‘The largest ships at the Rotterdam cruise terminal produce an amount of harmful emissions equivalent to that of tens of thousands of cars and trucks,’ Lindert van Biert says – thereby indicating that sustainability is not just about greenhouse gases. ‘We can switch to liquified natural gas (LNG), to green and carbon-neutral synthetic bio-fuels, or even to carbon-free hydrogen or ammonia. But using these fuels in combination with an internal combustion engine means that we will continue to produce nitrogen-oxides and particulate matter. I want to reduce all emissions.’

The fuel cell is the ideal solution

Although capturing harmful emissions is an option, it requires additional components and will raise costs. Van Biert: ‘This will negatively affect engine performance as well as maintenance. Fuel cells are a clean alternative.’ In these electrochemical systems, hydrogen and the oxygen in the air are directly converted into electricity. They have a very high efficiency, and, at a low operating temperature, water is the only reaction product. Moreover, fuel cells are a quiet source of power, increasing the comfort of crew, surroundings, and sea life. A single fuel cell produces about 1 volt, but large ‘stacks’ of fuel cells can produce sufficient electrical energy to power ships.

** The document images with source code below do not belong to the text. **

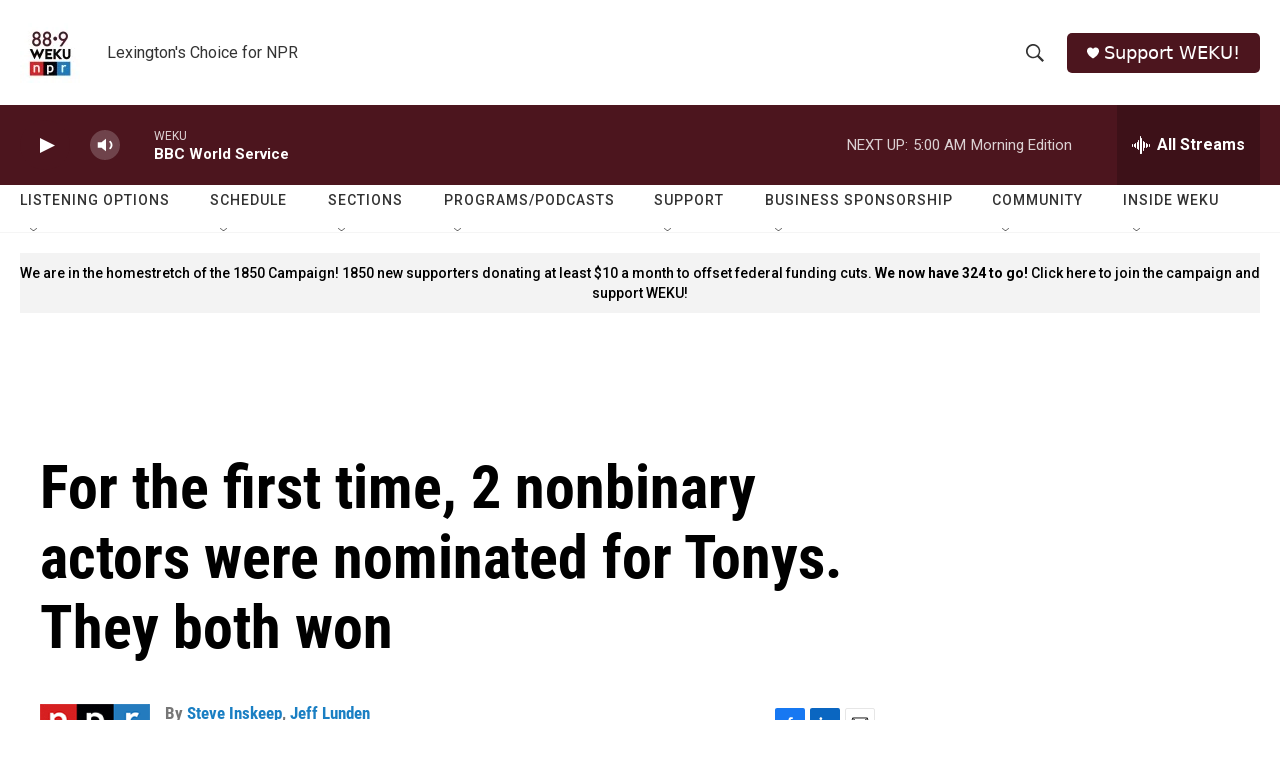

--- FILE ---
content_type: text/html; charset=utf-8
request_url: https://www.google.com/recaptcha/api2/aframe
body_size: 225
content:
<!DOCTYPE HTML><html><head><meta http-equiv="content-type" content="text/html; charset=UTF-8"></head><body><script nonce="fKxxQoC2yWBYb_JGrs5qJQ">/** Anti-fraud and anti-abuse applications only. See google.com/recaptcha */ try{var clients={'sodar':'https://pagead2.googlesyndication.com/pagead/sodar?'};window.addEventListener("message",function(a){try{if(a.source===window.parent){var b=JSON.parse(a.data);var c=clients[b['id']];if(c){var d=document.createElement('img');d.src=c+b['params']+'&rc='+(localStorage.getItem("rc::a")?sessionStorage.getItem("rc::b"):"");window.document.body.appendChild(d);sessionStorage.setItem("rc::e",parseInt(sessionStorage.getItem("rc::e")||0)+1);localStorage.setItem("rc::h",'1768892054857');}}}catch(b){}});window.parent.postMessage("_grecaptcha_ready", "*");}catch(b){}</script></body></html>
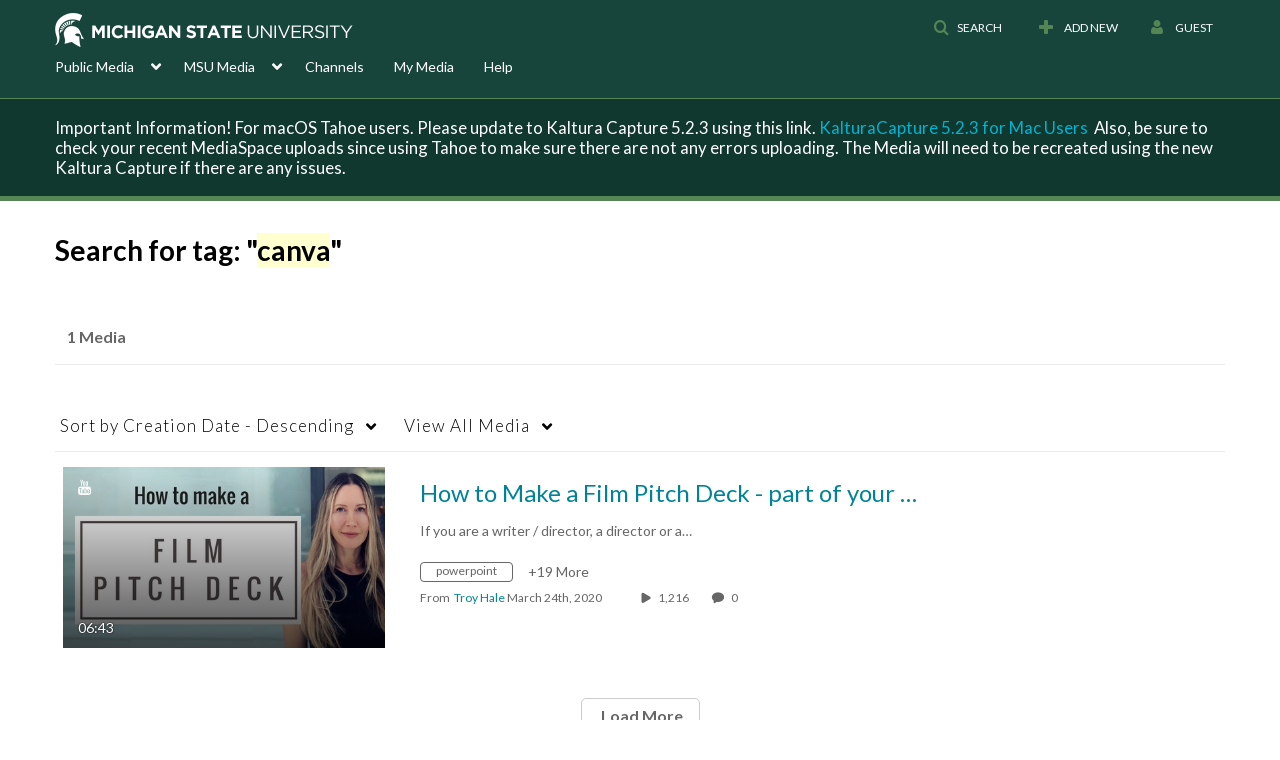

--- FILE ---
content_type: text/plain;charset=UTF-8
request_url: https://mediaspace.msu.edu/user/get-details?format=ajax&_=1766794844594
body_size: 477
content:
{"content":[{"target":"#userMobileMenuDisplayName, #userMenuDisplayName","action":"replace","content":"Guest"}],"script":"$(\"body\").trigger(\"userDetailsPopulated\");;document.querySelector(\"meta[name=xsrf-ajax-nonce]\").setAttribute(\"content\", \"[base64]\");"}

Unique maritime challenges

Van Biert takes the fuel cells “as is” for his research within the Ship Design, Production & Operations group. ‘Given realistic operating conditions, I look at how to best integrate fuel stacks into the power system. What is their optimal operating temperature, what are the optimal supply pressures of hydrogen and oxygen? And how can we ensure that these will perfectly match any operating condition? We build models to optimise power density, efficiency, and durability.’ The latter is a typical maritime challenge. State-of-the-art fuel cell technology for cars has a service life of five thousand hours, which means they last for about ten years and 250 thousand kilometres. In shipping, where the intensity of use is much higher, these will last only a single year. Size-wise, an engine based on fuel cell stacks is comparable to a combustion engine. On-board fuel storage, however, is quite a different story. Diesel fuel can be stored in the ship’s double hull. But hydrogen requires five times as much space and will have to be stored cryogenically on deck. And whereas cars have plenty of refuelling options, ships do not. Additional auxiliary systems and safety requirements only increase the challenge.

Reforming

Pure hydrogen isn’t the only alternative fuel available. Van Biert: ‘A lot of my research is about using fuel cells in combination with hydrogen carriers such as LNG or ammonia. Though not an ideal solution, it will reduce emissions substantially. Fuel consumption will be reduced as well because of the increased efficiency.’ The hydrogen needs to be released from these fuels, on board the ship, in a process called reforming. ‘A stand-alone reform facility can be used, but it is more efficient to integrate it into the fuel cell as it already produces the heat needed for reforming.’ This requires the fuel cells to operate at a higher temperature, allowing any impurities created in the reforming process to bind to the catalyser, thereby potentially reducing fuel cell lifetime.

Ship types

Optimal integration of fuel cells also depends on the type of ship. A container ship will spend most of its time at full speed, stopping only for loading and unloading. A hoisting ship for installing wind turbines at sea, however, will only need maximum power very infrequently. ‘Cruise ships are cities at sea,’ Van Biert says. ‘Next to ship propulsion, power is needed for hotel activities, air conditioning, for making drinking water and for various other auxiliary systems. If we can solve the energy issue for such a city at sea, we can solve it for many other situations as well.’ Some of his research is guided by market interest. At the moment, inland navigation is very interested in sustainable solutions because of their high regulatory burden. ‘Developments in hydrogen-powered energy sources have already reached that market. Within the universities, we focus on alternative solutions that are still in a very early stage of development. For testing these alternatives, we use data and practical knowledge acquired using these more mature systems.’

Modularity

Compared to other sectors, shipping is more sensitive to changing regulations because of the thirty to fourty year economic lifetime of ships. As the limited space of existing engine rooms typically does not allow particulate filters or catalysers to be installed, such regulatory changes necessitate major, and expensive, changes in both design and propulsion. Van Biert: ‘As TU Delft, we are therefore involved in various projects aimed at increasing the modularity of ship energy systems. Our aim is to make replacing the power source or fuel storage as simple as loading and unloading containers.’

All are needed

Achieving sustainable shipping requires the whole chain to be updated. Hydrogen isn’t very expensive, but it must be green hydrogen. There is also very limited existing infrastructure for bunkering alternative fuels – at a specific location and pressure in the Rotterdam Harbour, for example. ‘Diesel prices are easily six times lower,’ Van Biert says. ‘More and more shipowners and shipping carriers indicate that some form of (fair) taxation is needed to put things in motion towards sustainability. It’s not just a matter of new technology, politics must play its part as well.’